Spack Package Manager
Recently I gave a talk/mini workshop on spack package manager
at SKAO (available here), for which I dug into the core of spack.
Spack boasts itself as the package manager for HPC, and it really is. The idea is straightforward,
streamline what we normally do when compiling and installing software manually on HPC systems using Python.
It’s a simple idea but not at all easy to implement. Compiling software is not an easy task,
especially the scientific software and the ones that are designed to run on HPC systems on a large scale.
Oftentimes, there are a lot of subtleties, and how it’s compiled can significantly affect the performance.
At the core of spack, there is the concretizer which builds the DAG (Directed Acyclic Graph) for the dependencies.
The way it achieves this is interesting, package recipes are written in Python, and they subclass a specific build system, for example, CMake.
The package dependencies with their constraints are written with depends_on
directives,
and they can be conditioned with a when
argument, for example,
a package may depend on the Intel Math Kernel Libraries (MKL) as its BLAS backend when specifically
asked by the user with e.g. +mkl
specifier in the command line, this will be then written as:
depends_on("intel-onepi-mkl@2023.0.0:", when="+mkl")
Spack uses Clingo to do the concretization. Clingo is the most widely used ASP (Answer Set Programming) solver developed by the University of Potsdam that, uses SAT (Boolean Satisfiability) solver. ASP is a declarative programming that is used for searching and optimization problems. It’s particularly good at handling knowledge representation, constraint satisfaction, and problems with multiple solutions (answer set). Clingo first uses gringo to ground the ASP program, which converts variables into propositional logic, then converts this into SAT clauses, and then uses the SAT techniques to determine if there’s an assignment of boolean variables that makes the propositional logic formula true.

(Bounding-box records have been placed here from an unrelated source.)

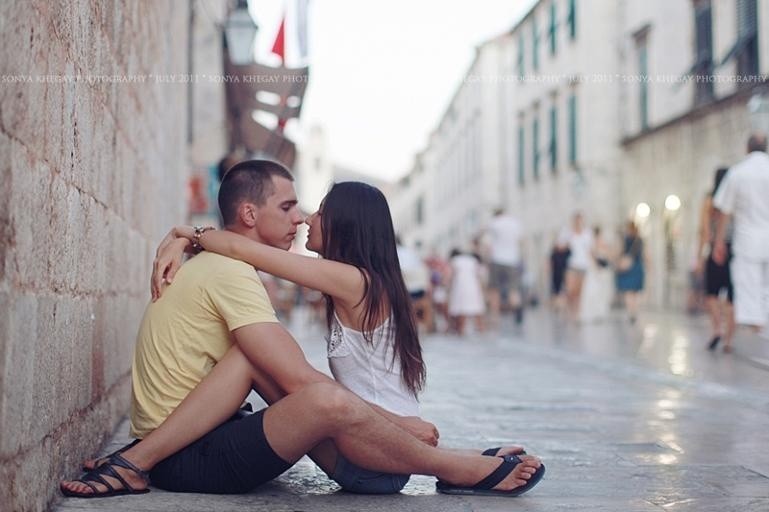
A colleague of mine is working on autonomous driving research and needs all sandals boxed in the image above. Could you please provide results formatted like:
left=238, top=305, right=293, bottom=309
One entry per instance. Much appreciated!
left=59, top=435, right=155, bottom=498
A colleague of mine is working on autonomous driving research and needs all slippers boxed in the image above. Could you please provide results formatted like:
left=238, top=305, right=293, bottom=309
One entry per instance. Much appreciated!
left=475, top=444, right=529, bottom=460
left=434, top=454, right=547, bottom=498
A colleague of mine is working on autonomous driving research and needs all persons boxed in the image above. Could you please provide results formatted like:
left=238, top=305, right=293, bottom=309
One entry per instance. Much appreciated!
left=393, top=204, right=650, bottom=333
left=60, top=183, right=422, bottom=498
left=698, top=168, right=736, bottom=353
left=256, top=267, right=325, bottom=320
left=715, top=135, right=769, bottom=336
left=128, top=161, right=546, bottom=494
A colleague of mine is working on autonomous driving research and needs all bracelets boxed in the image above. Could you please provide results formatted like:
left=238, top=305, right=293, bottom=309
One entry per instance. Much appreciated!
left=193, top=223, right=215, bottom=249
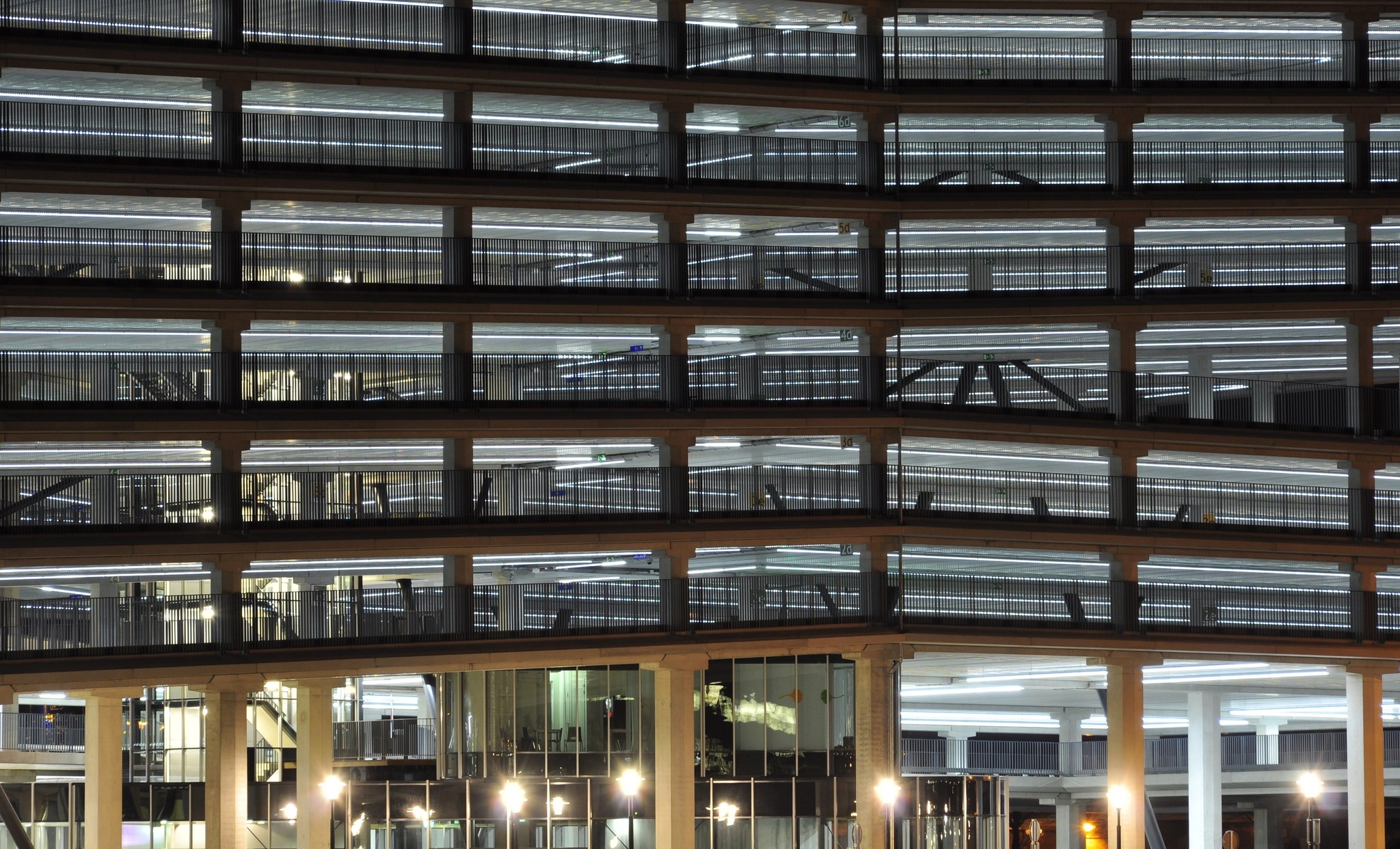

Once the concretizer has determined the concrete specifications, it builds the DAG (Directed Acyclic Graph), where nodes represent packages and edges represent dependencies. Each node contains enough information about exactly what needs to be built, and the structure of the graph ensures the proper build order. The stages where the solver spends most of its time, and what is the optimization priority criteria, can be viewed:
# assume a fresh environment, don't reuse
$ spack solve --fresh --timers fftw
setup 3.160s
load 0.214s
ground 1.252s
solve 1.173s
construct_specs 0.524s
total 6.488s
==> Best of 4 considered solutions.
==> Optimization Criteria:
Priority Criterion Installed ToBuild
1 requirement weight - 0
2 number of packages to build (vs. reuse) - 0
3 number of nodes from the same package - 0
4 deprecated versions used 0 0
5 version badness (roots) 0 0
6 number of non-default variants (roots) 0 0
7 preferred providers for roots 0 0
8 default values of variants not being used (roots) 0 0
9 number of non-default variants (non-roots) 0 0
10 preferred providers (non-roots) 0 0
11 compiler mismatches that are not required 0 0
12 compiler mismatches that are required 0 0
13 non-preferred OS's 0 0
14 version badness (non roots) 0 1
15 default values of variants not being used (non-roots) 0 1
16 non-preferred compilers 0 0
17 target mismatches 0 0
18 non-preferred targets 0 0
19 compiler mismatches (runtimes) 0 0
20 version badness (runtimes) 0 0
21 non-preferred targets (runtimes) 0 0
22 edge wiring 1 0
- fftw@3.3.10%apple-clang@16.0.0+mpi~openmp~pfft_patches+shared build_system=autotools patches=872cff9 precision=double,float arch=darwin-sequoia-m1
- ...
Interestingly, the generated ASP can also be viewed with the --show=asp
flag (it’s long, some 30000 or so facts!).
I think spack solves a hard problem, which has existed since the dawn of computers, in an interesting brute-force way.
PS. Some examples of spack packages are available in the jupyterlab instance.